Michele Bachmann Has A Strong Opinion About Elizabeth Warren

WASHINGTON -- Rep. Michele Bachmann (R-Minn.) doesn't think Republican populists have much to fear from the rival brand being peddled by Sen. Elizabeth Warren (D-Mass.). "She is in no way a populist," Bachmann told The Huffington Post on Thursday.

Tuesday's stunning primary upset of House Majority Leader Eric Cantor (R-Va.) is increasingly being interpreted as a grassroots rejection of Washington insiders, their cronies and a rigged system that benefits only a select few. Bachmann shares in that analysis.

The New Yorker magazine went so far as to call Cantor's victorious challenger, David Brat, "the Elizabeth Warren of the right." Not so fast, said Bachmann.

Disaffected voters, she said, will not be lured by Warren, whose warnings about a system that favors the wealthy and powerful overlap in significant ways with the more populist tea party critiques.

"I don't see Elizabeth Warren as someone Republicans have to worry about, not at all. Elizabeth Warren, after all, was a major advocate of Dodd-Frank," Bachmann said, referring to the 2010 Wall Street reform law that established the Consumer Financial Protection Bureau (CFPB), which Warren designed and lobbied for.

The 2010 law also aimed to reform the way Wall Street is regulated -- but not in Bachmann's telling.

"Dodd-Frank is the biggest insider legislation giveaway that there's ever been," Bachmann said, speaking to HuffPost in the Capitol. "If any one is aligned with elites, it's Elizabeth Warren. She is in no way reflective of where the average American is, because what she did through Dodd-Frank was institutionalize bailouts for the major investment banks forever. That's what she did. So now the taxpayers are on the hook for who? The Goldman Sachs of the world? I mean, really? So that's what she's behind, so she is in no way a populist. Her views are among what the American people are rejecting."

Credible figures from across the political spectrum have criticized Dodd-Frank for institutionalizing the protection of too-big-to-fail banks. And Warren is closely associated with Wall Street reform, which she pushed hard for. She was not a senator in 2010 and was much more focused on the CFPB than other provisions, but it isn't unfair to connect her to the broader bill.

Of course, Wall Street did not see Dodd-Frank as nothing but a bailout, and indeed spent handsomely to try to block it from becoming law and Warren from becoming a senator. Moreover, during her tenure in the Senate, Warren has introduced legislation to break up Wall Street behemoths and publicly taken federal regulators to task for going too easy on rogue firms. As chair of the congressional oversight panel for the bank bailout program, she castigated Obama administration officials, including former Treasury Secretary Timothy Geithner, for helping big banks at the expense of troubled homeowners and other taxpayers.
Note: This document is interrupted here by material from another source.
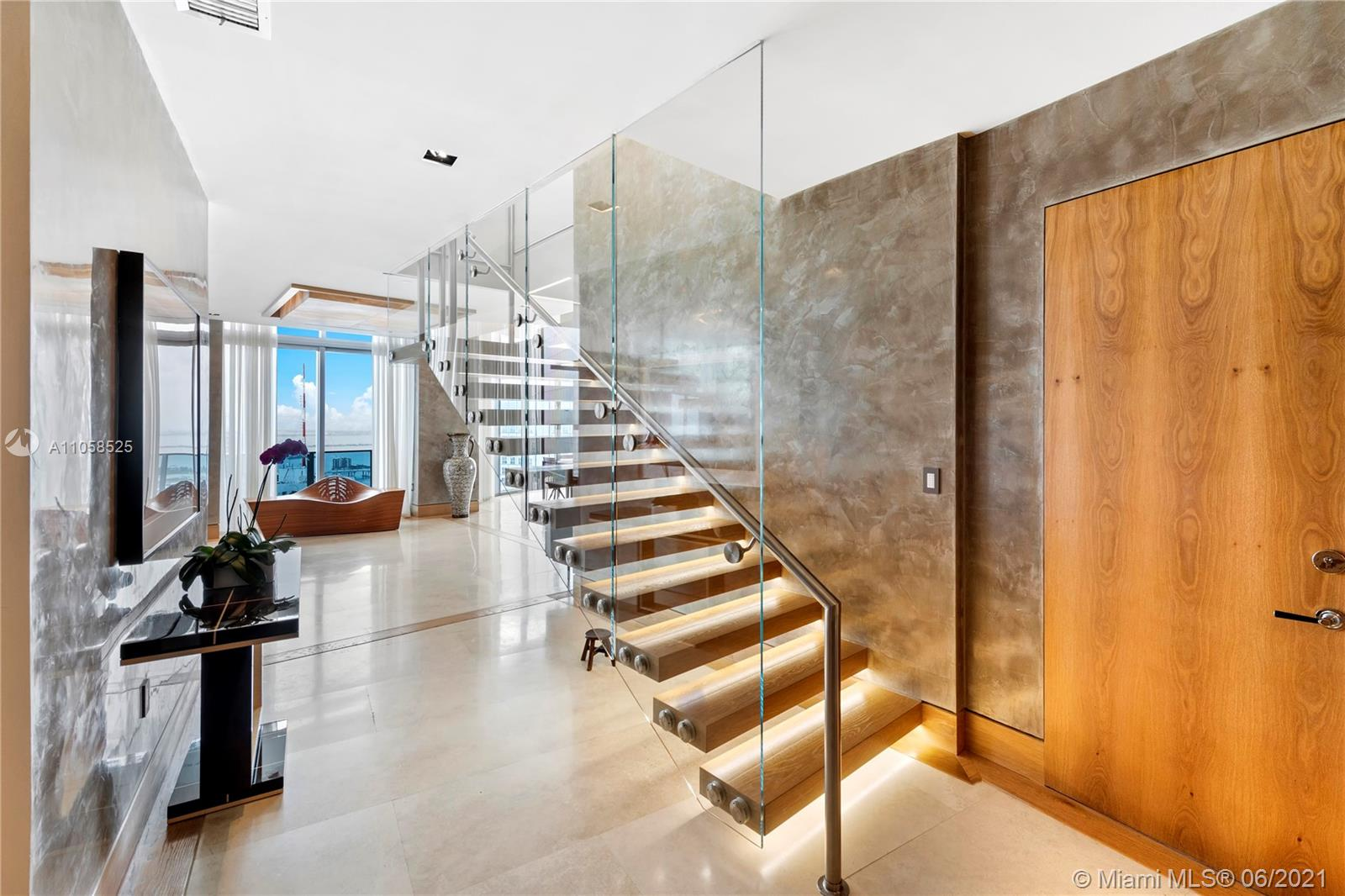 200 Biscayne Boulevard Way, Unit #5401 Luxury Real Estate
But Bachmann's specific criticism of Warren is reflective of a broader populist conservative message that answers concerns about inequality and economic fairness with a critique of "crony capitalism." By focusing its ire on cronies and insiders, it leaves room for a hypothetically more just world in which government is not manipulating the free market. But when it gets to the solutions stage, the crony capitalist critique proposes a path to a purer free market that merely runs over the well-trod tracks of deregulation and lower taxes.